═════ Provided data

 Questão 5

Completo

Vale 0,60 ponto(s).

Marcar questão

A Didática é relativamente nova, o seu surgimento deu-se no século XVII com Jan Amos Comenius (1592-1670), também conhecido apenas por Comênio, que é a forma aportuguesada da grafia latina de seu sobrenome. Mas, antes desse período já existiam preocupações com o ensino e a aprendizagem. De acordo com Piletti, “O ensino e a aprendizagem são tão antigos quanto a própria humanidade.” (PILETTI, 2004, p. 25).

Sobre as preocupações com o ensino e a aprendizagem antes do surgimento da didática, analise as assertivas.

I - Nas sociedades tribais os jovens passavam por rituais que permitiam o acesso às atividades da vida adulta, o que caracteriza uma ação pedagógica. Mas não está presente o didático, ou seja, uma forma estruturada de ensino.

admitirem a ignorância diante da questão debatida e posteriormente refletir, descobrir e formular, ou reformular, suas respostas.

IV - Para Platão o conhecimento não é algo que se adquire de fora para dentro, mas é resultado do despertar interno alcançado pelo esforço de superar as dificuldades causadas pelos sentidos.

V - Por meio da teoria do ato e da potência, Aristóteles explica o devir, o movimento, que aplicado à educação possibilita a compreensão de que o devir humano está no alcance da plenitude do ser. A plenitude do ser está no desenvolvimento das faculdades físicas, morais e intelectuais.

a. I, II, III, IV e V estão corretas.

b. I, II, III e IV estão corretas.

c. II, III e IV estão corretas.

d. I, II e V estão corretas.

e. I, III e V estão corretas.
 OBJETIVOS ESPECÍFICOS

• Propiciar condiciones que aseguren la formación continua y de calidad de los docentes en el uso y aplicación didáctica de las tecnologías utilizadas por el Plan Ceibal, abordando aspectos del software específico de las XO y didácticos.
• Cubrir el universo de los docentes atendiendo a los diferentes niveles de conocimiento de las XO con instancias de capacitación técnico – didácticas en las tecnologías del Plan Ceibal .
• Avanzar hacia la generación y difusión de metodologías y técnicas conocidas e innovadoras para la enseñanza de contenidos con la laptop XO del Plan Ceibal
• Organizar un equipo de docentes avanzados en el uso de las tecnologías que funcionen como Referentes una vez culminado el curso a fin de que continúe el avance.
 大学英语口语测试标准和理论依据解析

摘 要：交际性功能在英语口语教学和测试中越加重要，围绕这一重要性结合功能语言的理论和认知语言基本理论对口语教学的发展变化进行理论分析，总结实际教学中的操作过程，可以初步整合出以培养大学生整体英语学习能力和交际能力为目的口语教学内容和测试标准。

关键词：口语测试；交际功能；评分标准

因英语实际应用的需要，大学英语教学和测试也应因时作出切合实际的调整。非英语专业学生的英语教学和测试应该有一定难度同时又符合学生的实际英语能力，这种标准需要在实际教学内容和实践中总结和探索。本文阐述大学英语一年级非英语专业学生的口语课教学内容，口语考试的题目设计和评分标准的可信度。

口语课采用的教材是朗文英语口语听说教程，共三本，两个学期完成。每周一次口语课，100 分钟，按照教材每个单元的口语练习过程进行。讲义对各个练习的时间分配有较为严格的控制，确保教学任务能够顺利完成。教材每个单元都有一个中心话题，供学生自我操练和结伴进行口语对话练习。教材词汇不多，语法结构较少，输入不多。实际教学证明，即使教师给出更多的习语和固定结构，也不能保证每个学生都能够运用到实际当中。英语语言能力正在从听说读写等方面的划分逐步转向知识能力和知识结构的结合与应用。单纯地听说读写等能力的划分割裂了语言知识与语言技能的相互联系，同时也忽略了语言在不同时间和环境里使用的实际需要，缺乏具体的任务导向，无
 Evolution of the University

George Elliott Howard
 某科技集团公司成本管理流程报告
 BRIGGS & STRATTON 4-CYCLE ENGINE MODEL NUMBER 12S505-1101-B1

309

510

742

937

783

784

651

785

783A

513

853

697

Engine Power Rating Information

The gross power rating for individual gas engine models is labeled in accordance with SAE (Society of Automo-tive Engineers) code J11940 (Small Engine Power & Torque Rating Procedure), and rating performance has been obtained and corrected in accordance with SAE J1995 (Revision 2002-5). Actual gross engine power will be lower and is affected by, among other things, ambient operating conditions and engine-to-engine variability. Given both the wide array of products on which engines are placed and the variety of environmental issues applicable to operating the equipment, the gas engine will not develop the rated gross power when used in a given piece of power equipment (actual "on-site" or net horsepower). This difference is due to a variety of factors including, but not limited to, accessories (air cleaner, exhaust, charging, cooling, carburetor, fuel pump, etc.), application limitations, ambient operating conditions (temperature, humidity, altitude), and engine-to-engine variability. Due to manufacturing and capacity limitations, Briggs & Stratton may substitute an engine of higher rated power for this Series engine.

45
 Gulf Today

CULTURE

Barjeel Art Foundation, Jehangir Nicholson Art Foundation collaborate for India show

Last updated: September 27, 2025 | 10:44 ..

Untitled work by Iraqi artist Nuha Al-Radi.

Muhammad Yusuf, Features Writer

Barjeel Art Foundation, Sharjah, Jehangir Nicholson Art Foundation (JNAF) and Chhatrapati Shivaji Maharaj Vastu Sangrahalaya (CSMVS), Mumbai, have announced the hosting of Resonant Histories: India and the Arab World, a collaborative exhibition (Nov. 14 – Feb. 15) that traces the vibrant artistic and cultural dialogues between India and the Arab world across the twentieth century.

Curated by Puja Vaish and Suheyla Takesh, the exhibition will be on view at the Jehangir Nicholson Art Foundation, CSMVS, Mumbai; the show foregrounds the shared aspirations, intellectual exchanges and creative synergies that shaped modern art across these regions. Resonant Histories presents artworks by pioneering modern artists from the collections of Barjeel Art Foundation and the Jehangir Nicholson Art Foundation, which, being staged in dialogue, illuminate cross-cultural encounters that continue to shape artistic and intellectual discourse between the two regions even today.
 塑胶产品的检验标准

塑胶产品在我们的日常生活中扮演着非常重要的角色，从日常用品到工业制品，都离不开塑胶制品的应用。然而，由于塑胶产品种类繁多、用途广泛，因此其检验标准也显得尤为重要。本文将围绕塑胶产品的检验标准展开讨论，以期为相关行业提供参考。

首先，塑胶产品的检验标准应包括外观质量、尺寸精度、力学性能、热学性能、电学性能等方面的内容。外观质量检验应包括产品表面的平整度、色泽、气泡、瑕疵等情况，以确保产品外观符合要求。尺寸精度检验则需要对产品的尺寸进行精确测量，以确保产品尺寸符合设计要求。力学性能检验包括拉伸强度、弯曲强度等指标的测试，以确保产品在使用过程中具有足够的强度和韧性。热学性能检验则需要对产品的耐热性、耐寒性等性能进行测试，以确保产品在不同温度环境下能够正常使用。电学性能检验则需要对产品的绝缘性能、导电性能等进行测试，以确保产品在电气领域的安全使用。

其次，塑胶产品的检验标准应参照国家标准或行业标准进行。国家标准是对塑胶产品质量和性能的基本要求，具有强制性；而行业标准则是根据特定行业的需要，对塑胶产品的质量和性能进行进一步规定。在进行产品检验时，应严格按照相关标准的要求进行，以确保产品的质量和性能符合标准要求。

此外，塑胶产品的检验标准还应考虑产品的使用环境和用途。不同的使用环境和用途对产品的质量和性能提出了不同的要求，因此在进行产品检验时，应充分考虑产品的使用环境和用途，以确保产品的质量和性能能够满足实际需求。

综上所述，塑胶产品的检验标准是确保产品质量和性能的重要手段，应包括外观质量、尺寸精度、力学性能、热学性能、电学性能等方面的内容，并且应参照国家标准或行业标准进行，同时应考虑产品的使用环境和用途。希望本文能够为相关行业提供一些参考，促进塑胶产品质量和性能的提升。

══════════

- _Problem details_: Copy out the whole listing exactly as given.

- _Written response_:
 Questão 5

Completo

Vale 0,60 ponto(s).

Marcar questão

A Didática é relativamente nova, o seu surgimento deu-se no século XVII com Jan Amos Comenius (1592-1670), também conhecido apenas por Comênio, que é a forma aportuguesada da grafia latina de seu sobrenome. Mas, antes desse período já existiam preocupações com o ensino e a aprendizagem. De acordo com Piletti, “O ensino e a aprendizagem são tão antigos quanto a própria humanidade.” (PILETTI, 2004, p. 25).

Sobre as preocupações com o ensino e a aprendizagem antes do surgimento da didática, analise as assertivas.

I - Nas sociedades tribais os jovens passavam por rituais que permitiam o acesso às atividades da vida adulta, o que caracteriza uma ação pedagógica. Mas não está presente o didático, ou seja, uma forma estruturada de ensino.

admitirem a ignorância diante da questão debatida e posteriormente refletir, descobrir e formular, ou reformular, suas respostas.

IV - Para Platão o conhecimento não é algo que se adquire de fora para dentro, mas é resultado do despertar interno alcançado pelo esforço de superar as dificuldades causadas pelos sentidos.

V - Por meio da teoria do ato e da potência, Aristóteles explica o devir, o movimento, que aplicado à educação possibilita a compreensão de que o devir humano está no alcance da plenitude do ser. A plenitude do ser está no desenvolvimento das faculdades físicas, morais e intelectuais.

a. I, II, III, IV e V estão corretas.

b. I, II, III e IV estão corretas.

c. II, III e IV estão corretas.

d. I, II e V estão corretas.

e. I, III e V estão corretas.
 OBJETIVOS ESPECÍFICOS

• Propiciar condiciones que aseguren la formación continua y de calidad de los docentes en el uso y aplicación didáctica de las tecnologías utilizadas por el Plan Ceibal, abordando aspectos del software específico de las XO y didácticos.
• Cubrir el universo de los docentes atendiendo a los diferentes niveles de conocimiento de las XO con instancias de capacitación técnico – didácticas en las tecnologías del Plan Ceibal .
• Avanzar hacia la generación y difusión de metodologías y técnicas conocidas e innovadoras para la enseñanza de contenidos con la laptop XO del Plan Ceibal
• Organizar un equipo de docentes avanzados en el uso de las tecnologías que funcionen como Referentes una vez culminado el curso a fin de que continúe el avance.
 大学英语口语测试标准和理论依据解析

摘 要：交际性功能在英语口语教学和测试中越加重要，围绕这一重要性结合功能语言的理论和认知语言基本理论对口语教学的发展变化进行理论分析，总结实际教学中的操作过程，可以初步整合出以培养大学生整体英语学习能力和交际能力为目的口语教学内容和测试标准。

关键词：口语测试；交际功能；评分标准

因英语实际应用的需要，大学英语教学和测试也应因时作出切合实际的调整。非英语专业学生的英语教学和测试应该有一定难度同时又符合学生的实际英语能力，这种标准需要在实际教学内容和实践中总结和探索。本文阐述大学英语一年级非英语专业学生的口语课教学内容，口语考试的题目设计和评分标准的可信度。

口语课采用的教材是朗文英语口语听说教程，共三本，两个学期完成。每周一次口语课，100 分钟，按照教材每个单元的口语练习过程进行。讲义对各个练习的时间分配有较为严格的控制，确保教学任务能够顺利完成。教材每个单元都有一个中心话题，供学生自我操练和结伴进行口语对话练习。教材词汇不多，语法结构较少，输入不多。实际教学证明，即使教师给出更多的习语和固定结构，也不能保证每个学生都能够运用到实际当中。英语语言能力正在从听说读写等方面的划分逐步转向知识能力和知识结构的结合与应用。单纯地听说读写等能力的划分割裂了语言知识与语言技能的相互联系，同时也忽略了语言在不同时间和环境里使用的实际需要，缺乏具体的任务导向，无
 Evolution of the University

George Elliott Howard
 某科技集团公司成本管理流程报告
 BRIGGS & STRATTON 4-CYCLE ENGINE MODEL NUMBER 12S505-1101-B1

309

510

742

937

783

784

651

785

783A

513

853

697

Engine Power Rating Information

The gross power rating for individual gas engine models is labeled in accordance with SAE (Society of Automo-tive Engineers) code J11940 (Small Engine Power & Torque Rating Procedure), and rating performance has been obtained and corrected in accordance with SAE J1995 (Revision 2002-5). Actual gross engine power will be lower and is affected by, among other things, ambient operating conditions and engine-to-engine variability. Given both the wide array of products on which engines are placed and the variety of environmental issues applicable to operating the equipment, the gas engine will not develop the rated gross power when used in a given piece of power equipment (actual "on-site" or net horsepower). This difference is due to a variety of factors including, but not limited to, accessories (air cleaner, exhaust, charging, cooling, carburetor, fuel pump, etc.), application limitations, ambient operating conditions (temperature, humidity, altitude), and engine-to-engine variability. Due to manufacturing and capacity limitations, Briggs & Stratton may substitute an engine of higher rated power for this Series engine.

45
 Gulf Today

CULTURE

Barjeel Art Foundation, Jehangir Nicholson Art Foundation collaborate for India show

Last updated: September 27, 2025 | 10:44 ..

Untitled work by Iraqi artist Nuha Al-Radi.

Muhammad Yusuf, Features Writer

Barjeel Art Foundation, Sharjah, Jehangir Nicholson Art Foundation (JNAF) and Chhatrapati Shivaji Maharaj Vastu Sangrahalaya (CSMVS), Mumbai, have announced the hosting of Resonant Histories: India and the Arab World, a collaborative exhibition (Nov. 14 – Feb. 15) that traces the vibrant artistic and cultural dialogues between India and the Arab world across the twentieth century.

Curated by Puja Vaish and Suheyla Takesh, the exhibition will be on view at the Jehangir Nicholson Art Foundation, CSMVS, Mumbai; the show foregrounds the shared aspirations, intellectual exchanges and creative synergies that shaped modern art across these regions. Resonant Histories presents artworks by pioneering modern artists from the collections of Barjeel Art Foundation and the Jehangir Nicholson Art Foundation, which, being staged in dialogue, illuminate cross-cultural encounters that continue to shape artistic and intellectual discourse between the two regions even today.
 塑胶产品的检验标准

塑胶产品在我们的日常生活中扮演着非常重要的角色，从日常用品到工业制品，都离不开塑胶制品的应用。然而，由于塑胶产品种类繁多、用途广泛，因此其检验标准也显得尤为重要。本文将围绕塑胶产品的检验标准展开讨论，以期为相关行业提供参考。

首先，塑胶产品的检验标准应包括外观质量、尺寸精度、力学性能、热学性能、电学性能等方面的内容。外观质量检验应包括产品表面的平整度、色泽、气泡、瑕疵等情况，以确保产品外观符合要求。尺寸精度检验则需要对产品的尺寸进行精确测量，以确保产品尺寸符合设计要求。力学性能检验包括拉伸强度、弯曲强度等指标的测试，以确保产品在使用过程中具有足够的强度和韧性。热学性能检验则需要对产品的耐热性、耐寒性等性能进行测试，以确保产品在不同温度环境下能够正常使用。电学性能检验则需要对产品的绝缘性能、导电性能等进行测试，以确保产品在电气领域的安全使用。

其次，塑胶产品的检验标准应参照国家标准或行业标准进行。国家标准是对塑胶产品质量和性能的基本要求，具有强制性；而行业标准则是根据特定行业的需要，对塑胶产品的质量和性能进行进一步规定。在进行产品检验时，应严格按照相关标准的要求进行，以确保产品的质量和性能符合标准要求。

此外，塑胶产品的检验标准还应考虑产品的使用环境和用途。不同的使用环境和用途对产品的质量和性能提出了不同的要求，因此在进行产品检验时，应充分考虑产品的使用环境和用途，以确保产品的质量和性能能够满足实际需求。

综上所述，塑胶产品的检验标准是确保产品质量和性能的重要手段，应包括外观质量、尺寸精度、力学性能、热学性能、电学性能等方面的内容，并且应参照国家标准或行业标准进行，同时应考虑产品的使用环境和用途。希望本文能够为相关行业提供一些参考，促进塑胶产品质量和性能的提升。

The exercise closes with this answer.